Suitcase on wheels     stuck in the snow   sniffer dog

Tuesday, November 29, 2005

57. Glaciers (El Calafate, Chubut, Argentina)

Puerto Madryn sits at 42 degrees south which is about the same as Hobart, Tasmania, or, a little bit north of Christchurch, NZ. From Puerto Madryn I caught a night bus another I think 12 hours south to Rio Gallegos. Rio Gallegos is at 51 degrees south, which makes it a lot further south than anywhere in Australia or NZ (Invercargill's at 46 degrees south - source).
I'd planned to go to Ushuaia in Tierra del Fuego from there, but the buses were booked out for 3 more days. As were the flights. So I changed my plans a bit and decided to head to El Calafate for a few days.
El Calafate is 80km from the entrance to Parque Nacional Los Glaciers on the map (see map in entry #56 below). Of the 5 glaciers in the National Park, Moreno Glacier is the most famous and accessible. To see the others you need to take a boat tour, whereas you can reach the lookout for Moreno Glacier by bus. So once again I set about finding the cheapest way to get there, and once again I met a couple of girls (this time Irish) doing the same thing and suggested we hire a car as it should be cheaper. Well, it would be if we could find 2 others to fill the car. By the time we'd hired the car that night it was too late to find 2 others, and unfortunately nearly everyone in my hostel had already seen the glacier. But I managed to find a couple of German guys in the bus station early the next morning, who were up for sharing the car.
Last time we'd hired the car one of the Amercian girls had done all the driving as she was used to driving on the right, but this time I'd already signed up to be the insured driver, so on the way there it was slowly slowly as I got used to driving on the other side of the road. We duly arrived, the sky had cleared, and the 60m tall, 5km wide, and 30km long Moreno Glacier didn't disappoint:

Glacier Perito Moreno - 02 - Glacier pano
3-shot panorama

Glacier Perito Moreno - 03a - Michelle Bri Matt
The Irish girls and me in front of Moreno Glacier

The glacier advances 1 or 2 meters a day, but as it advances pieces of it fall off, which make a great cracking and then splashing noise that echoes around the lake. It's spectacular, and everyone's waiting around with their fingers on their shutters hoping to get a picture of the ice falling. I got a splash:

Glacier Perito Moreno - 06 - Splash
The splash from an ice fall

At the viewpoint we had lunch before heading down to the lake shore a while, checking out the icebergs - the first time I'd seen one. The bluish tinge the ice has is from the sunlight filtering through.

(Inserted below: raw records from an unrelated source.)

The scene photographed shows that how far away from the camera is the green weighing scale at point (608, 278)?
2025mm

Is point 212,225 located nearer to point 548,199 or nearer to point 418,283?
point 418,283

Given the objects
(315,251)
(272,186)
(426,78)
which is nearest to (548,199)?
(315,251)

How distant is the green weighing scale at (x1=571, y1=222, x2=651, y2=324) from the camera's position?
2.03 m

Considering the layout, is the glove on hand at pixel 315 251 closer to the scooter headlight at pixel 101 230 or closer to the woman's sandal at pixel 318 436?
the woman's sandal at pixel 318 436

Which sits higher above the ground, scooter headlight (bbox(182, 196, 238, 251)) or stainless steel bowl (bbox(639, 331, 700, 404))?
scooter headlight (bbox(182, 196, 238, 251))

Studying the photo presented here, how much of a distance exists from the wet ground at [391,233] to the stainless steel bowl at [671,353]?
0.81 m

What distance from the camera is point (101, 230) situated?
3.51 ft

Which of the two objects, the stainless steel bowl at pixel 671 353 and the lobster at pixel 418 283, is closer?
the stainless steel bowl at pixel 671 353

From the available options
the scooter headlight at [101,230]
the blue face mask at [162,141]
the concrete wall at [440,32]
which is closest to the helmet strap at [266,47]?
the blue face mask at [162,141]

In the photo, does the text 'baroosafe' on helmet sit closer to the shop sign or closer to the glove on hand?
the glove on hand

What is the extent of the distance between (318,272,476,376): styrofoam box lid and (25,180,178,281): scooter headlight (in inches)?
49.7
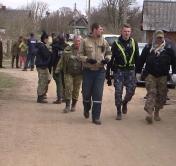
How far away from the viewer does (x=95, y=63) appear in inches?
464

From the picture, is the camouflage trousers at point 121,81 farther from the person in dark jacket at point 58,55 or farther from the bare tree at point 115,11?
the bare tree at point 115,11

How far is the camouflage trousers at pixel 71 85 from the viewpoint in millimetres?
13341

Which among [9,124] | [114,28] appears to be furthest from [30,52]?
[114,28]

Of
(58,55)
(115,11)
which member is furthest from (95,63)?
(115,11)

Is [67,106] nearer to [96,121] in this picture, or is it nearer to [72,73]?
[72,73]

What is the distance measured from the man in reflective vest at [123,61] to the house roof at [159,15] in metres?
36.9

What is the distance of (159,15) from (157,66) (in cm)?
3995

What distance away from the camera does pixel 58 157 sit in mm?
8547

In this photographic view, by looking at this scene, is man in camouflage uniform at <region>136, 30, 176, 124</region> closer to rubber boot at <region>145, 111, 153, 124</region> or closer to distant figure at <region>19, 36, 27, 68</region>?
rubber boot at <region>145, 111, 153, 124</region>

Glacier Perito Moreno - 15 - Icebergs
Icebergs in the lake

Finally, we took a boat ride which took us within about 60m of the ice face.

Glacier Perito Moreno - 20 -
The ice wall as seen from the boat

The drive back to El Calafate was a pleasure, I'd gotten used to driving on the right and the gravel roads were fun. We filled the tank and returned the car, and it worked out a lot cheaper for us - a tour bus to the Glacier costs $90 pesos, a normal bus $60, but we paid $35 each including petrol.

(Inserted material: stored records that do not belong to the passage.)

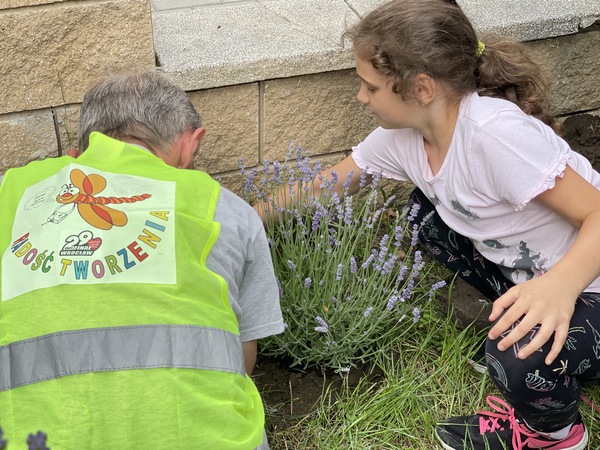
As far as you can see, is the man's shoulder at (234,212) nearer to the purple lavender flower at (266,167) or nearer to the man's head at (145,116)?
the man's head at (145,116)

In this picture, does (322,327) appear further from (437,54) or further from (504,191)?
(437,54)

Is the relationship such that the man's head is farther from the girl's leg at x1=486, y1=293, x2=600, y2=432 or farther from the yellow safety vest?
the girl's leg at x1=486, y1=293, x2=600, y2=432

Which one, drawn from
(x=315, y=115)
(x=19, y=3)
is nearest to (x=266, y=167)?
(x=315, y=115)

El Calafate is a pleasant but very touristy town. The surrounding landscape and climate feels a lot like the South Island of NZ. The town is pretty enough, with a pinetree-lined main street and lots of nice restaurants and hotels. But it's pricey - food in particular seemed to cost twice that of Buenos Aires. A local told me 5 years ago there was 2500 people living there - now there's 18,000, with 400 new residents arriving a month. There's now 42 4-star hotels, and in December they'll open the new International airport which will accept planes straight from Europe. All this growth is because of the tourism upswing in Argentina, and everyone's coming to see the glaciers.

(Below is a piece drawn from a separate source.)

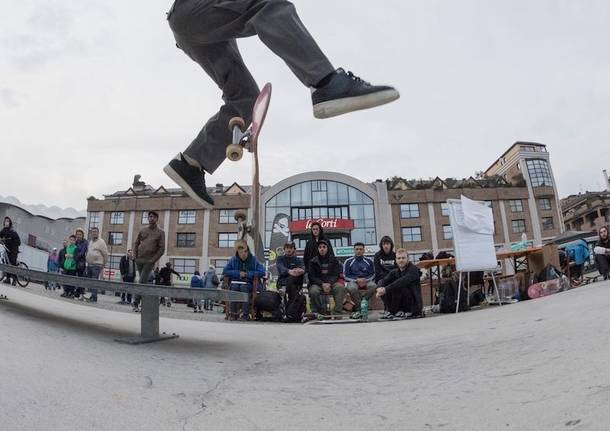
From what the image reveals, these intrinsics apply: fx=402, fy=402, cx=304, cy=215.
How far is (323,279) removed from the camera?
5.86 meters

Another afternoon there I went and checked out the bird sanctuary on the edge of town, it was OK, but I froze in the strong cold Patagonian wind. There's flamingos there (I didn't expect them this far south) although the viewpoint is too far from the lake that they stand around in for me to get a photo. So for me the highlight was when I passed what must have been a harrier's nesting area, as the male screamed and then swooped on me to scare me away. It happened again later in another part of the sanctuary, but the second time I stood my ground trying to get a shot of the female coming in... it got real close, almost whacking my head, and I was outta there!

Laguna Nimez - 08 - Harrier
Hovering over me in the wind

Laguna Nimez - 09 - Harrier
Swooping in

Shout-outs to my former MARCS colleagues who've been emailing me to say hi.


  • great photo's!. They really add value to the blog.